Thompson was hired as part of the University’s Cornerstone Plan, and 70 percent of his effort was to be on planning, implementing, and assessing strategies for University growth, including direction in developing the institutional planning process. Another 20 percent was focused on “building a model of academic/development planning,” which included some fundraising duties. The remaining 10 percent was to be focused on other duties as assigned, including teaching and research as appropriate.

Ackerson also was hired in response to the Cornerstone Plan, and she spent 60 percent of her time working with the plan’s steering committee and work groups. Another 30 percent was devoted to communicating the strategic plan, which included developing costs and funding sources. As with Thompson, the remaining 10 percent of her time was for other duties as assigned.

Ackerson’s job description said that a doctoral degree was preferred, a master’s degree was required, and considerable management experience (three or more years) in a large organization or project was desired. Thompson’s position also required a master’s degree, but a bachelor’s with significant relevant experience could be considered instead. Thompson’s position also asked for three to five years of administrative experience in higher education. Thus, a reasonable jury could find that Ackerson’s job required skill equal to Thompson’s, if not more. And there is no evidence of any difference in the effort required by the two positions.

Moreover, Thompson reported directly to a Provost, who reported to the President. Ackerson reported to a Senior Vice Provost, who reported to the President. Thus, both Thompson and Ackerson were insulated from the President by one layer. A reasonable jury could find that they exerted equal amounts of responsibility.

Title VII

For the same reasons, Ackerson has presented a triable claim for sex discrimination based on wage disparity. In light of the similarities between Thompson’s and Ackerson’s roles, reasonable jurors could disagree about whether the one-off tasks that were part of Thompson’s “other duties as assigned” were sufficient justification for paying him more. The University’s awareness of Ackerson’s concerns, and its subsequent inaction, provide further evidence on which a reasonable jury could rely in finding for Ackerson on this claim.

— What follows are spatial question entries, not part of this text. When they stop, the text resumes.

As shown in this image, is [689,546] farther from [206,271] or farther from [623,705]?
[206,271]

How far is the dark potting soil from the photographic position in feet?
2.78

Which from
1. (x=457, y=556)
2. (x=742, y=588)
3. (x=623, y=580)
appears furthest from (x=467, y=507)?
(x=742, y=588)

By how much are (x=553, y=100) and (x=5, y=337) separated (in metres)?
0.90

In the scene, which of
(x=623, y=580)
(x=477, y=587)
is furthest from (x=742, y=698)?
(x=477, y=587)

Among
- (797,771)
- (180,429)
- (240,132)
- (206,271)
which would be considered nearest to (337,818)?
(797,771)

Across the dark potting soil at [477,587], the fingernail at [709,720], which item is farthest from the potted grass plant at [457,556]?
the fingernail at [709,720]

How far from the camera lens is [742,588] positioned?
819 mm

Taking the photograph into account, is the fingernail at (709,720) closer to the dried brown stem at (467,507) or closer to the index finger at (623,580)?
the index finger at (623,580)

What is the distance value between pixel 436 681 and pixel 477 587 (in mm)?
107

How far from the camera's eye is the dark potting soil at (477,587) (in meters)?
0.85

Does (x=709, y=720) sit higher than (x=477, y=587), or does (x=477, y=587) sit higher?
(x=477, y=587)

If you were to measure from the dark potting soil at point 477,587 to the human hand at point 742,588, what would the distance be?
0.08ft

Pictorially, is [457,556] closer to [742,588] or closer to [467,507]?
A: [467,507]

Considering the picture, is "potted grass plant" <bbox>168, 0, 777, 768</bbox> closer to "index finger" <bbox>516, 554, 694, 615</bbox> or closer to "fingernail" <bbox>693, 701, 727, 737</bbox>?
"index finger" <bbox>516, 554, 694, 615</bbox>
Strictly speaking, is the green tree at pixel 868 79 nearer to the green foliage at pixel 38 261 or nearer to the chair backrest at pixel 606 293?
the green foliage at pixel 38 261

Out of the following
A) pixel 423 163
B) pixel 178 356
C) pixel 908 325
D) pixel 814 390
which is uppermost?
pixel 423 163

The University is entitled to summary judgment as to retaliation.

Neither Ackerson’s move to the cubicle nor her loss of a personal printer are materially adverse actions against her. Ackerson was able to get another printer from her IT department. And while an office transfer might be considered an adverse action in some contexts, the facts in this case do not support that conclusion. Multiple individuals were being moved between offices to address space issues; no one was attempting to punish Ackerson for her illness. Even if either deprivation could be considered an adverse action, the University’s space issues provide a legitimate nondiscriminatory reason for its actions.

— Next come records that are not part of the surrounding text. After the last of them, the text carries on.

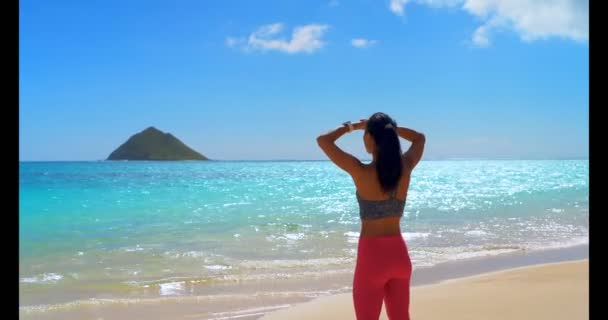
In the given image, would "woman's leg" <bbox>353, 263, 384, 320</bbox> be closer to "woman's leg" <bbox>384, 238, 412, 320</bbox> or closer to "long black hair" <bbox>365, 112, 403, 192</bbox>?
"woman's leg" <bbox>384, 238, 412, 320</bbox>

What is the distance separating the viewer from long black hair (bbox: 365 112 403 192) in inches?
112

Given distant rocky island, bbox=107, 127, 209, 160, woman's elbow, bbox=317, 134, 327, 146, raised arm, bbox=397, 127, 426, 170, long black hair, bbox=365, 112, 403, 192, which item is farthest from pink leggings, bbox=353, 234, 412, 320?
distant rocky island, bbox=107, 127, 209, 160

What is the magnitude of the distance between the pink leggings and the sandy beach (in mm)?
2659

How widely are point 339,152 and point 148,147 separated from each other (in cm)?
16147

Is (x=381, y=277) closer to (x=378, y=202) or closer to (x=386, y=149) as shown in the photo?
(x=378, y=202)

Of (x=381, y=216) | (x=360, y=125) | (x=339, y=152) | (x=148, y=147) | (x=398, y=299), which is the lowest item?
(x=398, y=299)

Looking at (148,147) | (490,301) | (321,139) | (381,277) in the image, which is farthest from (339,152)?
(148,147)

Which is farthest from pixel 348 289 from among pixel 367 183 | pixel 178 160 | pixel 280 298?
pixel 178 160

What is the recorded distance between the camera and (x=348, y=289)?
748 centimetres

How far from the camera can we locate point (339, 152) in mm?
3023
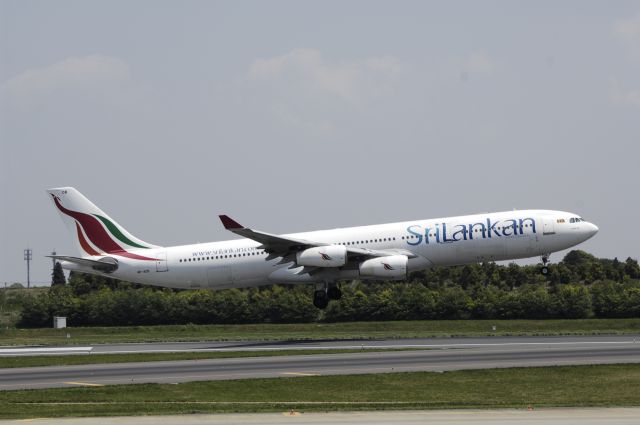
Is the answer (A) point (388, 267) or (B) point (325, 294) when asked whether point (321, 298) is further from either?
(A) point (388, 267)

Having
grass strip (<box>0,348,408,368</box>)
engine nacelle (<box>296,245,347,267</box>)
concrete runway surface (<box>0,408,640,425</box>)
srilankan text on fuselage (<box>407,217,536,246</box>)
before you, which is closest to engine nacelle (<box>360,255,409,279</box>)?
engine nacelle (<box>296,245,347,267</box>)

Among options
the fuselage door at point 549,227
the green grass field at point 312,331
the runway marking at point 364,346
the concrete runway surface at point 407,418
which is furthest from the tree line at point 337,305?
the concrete runway surface at point 407,418

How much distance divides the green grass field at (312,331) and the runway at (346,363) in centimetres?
1179

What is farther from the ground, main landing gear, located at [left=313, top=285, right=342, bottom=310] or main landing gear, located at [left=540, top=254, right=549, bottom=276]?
main landing gear, located at [left=540, top=254, right=549, bottom=276]

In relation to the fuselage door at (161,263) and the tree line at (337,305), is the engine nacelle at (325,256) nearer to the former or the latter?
the fuselage door at (161,263)

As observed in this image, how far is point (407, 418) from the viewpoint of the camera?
25000mm

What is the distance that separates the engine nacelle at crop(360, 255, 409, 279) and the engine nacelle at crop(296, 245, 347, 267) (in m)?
1.40

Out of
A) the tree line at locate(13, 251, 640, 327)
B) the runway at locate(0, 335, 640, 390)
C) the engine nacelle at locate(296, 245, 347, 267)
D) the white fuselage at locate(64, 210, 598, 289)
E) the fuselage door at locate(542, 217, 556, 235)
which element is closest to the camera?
the runway at locate(0, 335, 640, 390)

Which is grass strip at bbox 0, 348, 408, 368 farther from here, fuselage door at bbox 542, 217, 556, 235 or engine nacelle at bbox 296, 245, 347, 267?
fuselage door at bbox 542, 217, 556, 235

The University’s initial failure to provide Ackerson with a change in title and pay raise also do not constitute adverse actions. The University had no open position to which Ackerson applied, and Ackerson wasn’t entitled to the creation of one. Moreover, Ackerson ultimately did receive a pay raise and promotion.

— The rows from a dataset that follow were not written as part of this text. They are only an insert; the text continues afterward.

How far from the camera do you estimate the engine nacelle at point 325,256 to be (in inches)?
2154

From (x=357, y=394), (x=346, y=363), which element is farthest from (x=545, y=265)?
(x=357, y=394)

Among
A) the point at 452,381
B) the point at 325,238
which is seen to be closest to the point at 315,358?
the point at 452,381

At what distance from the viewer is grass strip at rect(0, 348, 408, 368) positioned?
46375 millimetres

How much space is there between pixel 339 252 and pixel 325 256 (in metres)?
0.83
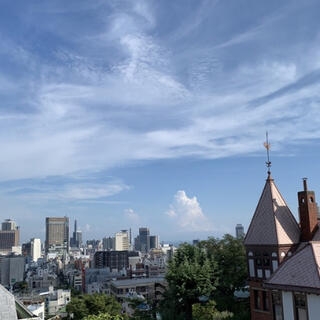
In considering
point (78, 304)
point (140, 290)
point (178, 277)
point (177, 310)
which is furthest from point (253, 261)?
point (140, 290)

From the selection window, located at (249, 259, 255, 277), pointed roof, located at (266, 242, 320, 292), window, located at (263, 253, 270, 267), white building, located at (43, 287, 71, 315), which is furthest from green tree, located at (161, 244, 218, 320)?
white building, located at (43, 287, 71, 315)

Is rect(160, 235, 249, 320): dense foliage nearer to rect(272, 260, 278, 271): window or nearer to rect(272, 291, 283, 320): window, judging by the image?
rect(272, 291, 283, 320): window

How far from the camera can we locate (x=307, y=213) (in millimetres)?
23844

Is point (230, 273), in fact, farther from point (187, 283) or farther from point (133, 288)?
point (133, 288)

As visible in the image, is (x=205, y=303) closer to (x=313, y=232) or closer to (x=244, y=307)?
(x=244, y=307)

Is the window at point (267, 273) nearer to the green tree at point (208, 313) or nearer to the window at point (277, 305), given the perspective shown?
the window at point (277, 305)

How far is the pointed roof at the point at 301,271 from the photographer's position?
61.0 ft

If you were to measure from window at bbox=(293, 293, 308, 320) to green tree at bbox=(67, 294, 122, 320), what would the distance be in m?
30.5

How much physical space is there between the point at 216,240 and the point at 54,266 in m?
168

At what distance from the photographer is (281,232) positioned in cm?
2369

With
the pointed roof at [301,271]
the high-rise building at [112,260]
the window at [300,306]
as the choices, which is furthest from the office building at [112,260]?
the window at [300,306]

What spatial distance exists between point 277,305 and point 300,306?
8.95ft

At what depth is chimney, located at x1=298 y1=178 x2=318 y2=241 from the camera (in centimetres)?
2369

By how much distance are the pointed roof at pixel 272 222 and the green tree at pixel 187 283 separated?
820 cm
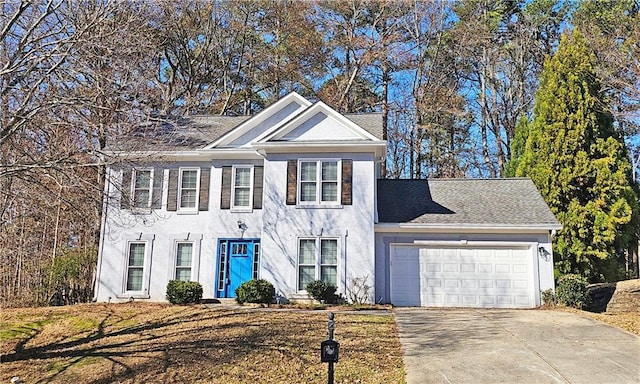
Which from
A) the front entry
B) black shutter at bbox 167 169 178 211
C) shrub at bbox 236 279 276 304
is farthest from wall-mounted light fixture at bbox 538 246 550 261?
black shutter at bbox 167 169 178 211

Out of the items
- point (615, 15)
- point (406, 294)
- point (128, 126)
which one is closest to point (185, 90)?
point (128, 126)

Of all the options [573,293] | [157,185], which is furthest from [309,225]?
[573,293]

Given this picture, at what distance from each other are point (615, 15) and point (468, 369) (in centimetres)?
2067

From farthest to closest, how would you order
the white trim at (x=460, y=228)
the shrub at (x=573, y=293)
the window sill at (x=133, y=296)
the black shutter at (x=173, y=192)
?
the black shutter at (x=173, y=192), the window sill at (x=133, y=296), the white trim at (x=460, y=228), the shrub at (x=573, y=293)

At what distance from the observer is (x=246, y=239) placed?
1577 centimetres

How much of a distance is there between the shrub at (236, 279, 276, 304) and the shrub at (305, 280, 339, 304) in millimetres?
1178

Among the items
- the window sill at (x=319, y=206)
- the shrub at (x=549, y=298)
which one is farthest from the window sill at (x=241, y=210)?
the shrub at (x=549, y=298)

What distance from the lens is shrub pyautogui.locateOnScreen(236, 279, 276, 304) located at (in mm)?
14203

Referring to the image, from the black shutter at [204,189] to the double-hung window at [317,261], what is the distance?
3653 mm

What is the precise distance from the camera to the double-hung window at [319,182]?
15266mm

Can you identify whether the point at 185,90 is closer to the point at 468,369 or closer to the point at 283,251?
the point at 283,251

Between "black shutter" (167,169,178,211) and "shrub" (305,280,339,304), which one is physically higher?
"black shutter" (167,169,178,211)

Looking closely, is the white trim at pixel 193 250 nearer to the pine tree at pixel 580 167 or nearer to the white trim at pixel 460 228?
the white trim at pixel 460 228

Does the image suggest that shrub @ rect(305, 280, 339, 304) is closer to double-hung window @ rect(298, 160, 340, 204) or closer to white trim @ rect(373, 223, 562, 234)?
white trim @ rect(373, 223, 562, 234)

Finally, assuming that Ackerson’s retaliation claim could rest on the non-renewal of her contract, the University has presented a legitimate reason for non-renewal: Her work with the Plan was ending. In fact, when Ackerson discussed the new Assistant Vice Provost position with Adams, they contemplated it ending in December 2017 – precisely when Ackerson’s position actually expired. In addition, the University was preparing for a transition to a new president and understandably did not want to tie itself to a mast of the outgoing president’s choosing. Finally, it is undisputed that Ackerson’s work load was wrapping up. The University had no duty to create more work in order to keep her employed.

Motion for summary judgment granted in part and denied in part.

Ackerson v. Rector and Visitors of the Univ. of Va., Case No. 3:17cv11, June 27, 2018. WDVA at Charlottesville (Moon). VLW No. 018-3-268, 26 pp.